* THE TASK *
Copy the entries below word for word, leaving out the pictures.

* PROVIDED DATA *
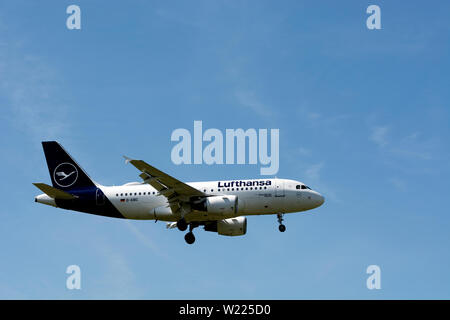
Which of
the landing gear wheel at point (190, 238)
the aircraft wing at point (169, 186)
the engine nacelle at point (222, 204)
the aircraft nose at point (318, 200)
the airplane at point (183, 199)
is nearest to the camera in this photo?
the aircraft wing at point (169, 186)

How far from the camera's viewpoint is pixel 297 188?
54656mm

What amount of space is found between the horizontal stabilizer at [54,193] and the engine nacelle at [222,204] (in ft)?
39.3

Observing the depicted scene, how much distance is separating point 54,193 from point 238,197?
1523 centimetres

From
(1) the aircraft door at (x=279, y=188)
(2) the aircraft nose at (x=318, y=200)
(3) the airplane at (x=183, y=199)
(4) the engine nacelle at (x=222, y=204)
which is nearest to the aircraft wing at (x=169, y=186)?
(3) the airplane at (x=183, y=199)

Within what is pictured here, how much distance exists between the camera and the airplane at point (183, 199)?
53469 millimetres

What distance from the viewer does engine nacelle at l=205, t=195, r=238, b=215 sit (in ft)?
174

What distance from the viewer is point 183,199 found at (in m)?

* FINISHED ANSWER *
Which of
the landing gear wheel at point (190, 238)
the aircraft wing at point (169, 186)
the engine nacelle at point (222, 204)
the aircraft nose at point (318, 200)
the airplane at point (183, 199)
is nearest to the camera in this photo?
the aircraft wing at point (169, 186)

How far from the camera's viewpoint is pixel 297 188?
54656mm

What amount of space is found between the horizontal stabilizer at [54,193] and the engine nacelle at [222,204] (in ft)?
39.3

Observing the depicted scene, how much distance is separating point 54,193 from point 238,197?
1523 centimetres

From
(1) the aircraft door at (x=279, y=188)
(2) the aircraft nose at (x=318, y=200)
(3) the airplane at (x=183, y=199)
(4) the engine nacelle at (x=222, y=204)
which is nearest to the aircraft wing at (x=169, y=186)?
(3) the airplane at (x=183, y=199)

Within what is pictured here, how much distance exists between the camera and the airplane at point (183, 199)?
53469 millimetres

What distance from the viewer does engine nacelle at l=205, t=195, r=238, b=215 sit (in ft)?
174

What distance from the viewer is point 183,199 found at (in m)?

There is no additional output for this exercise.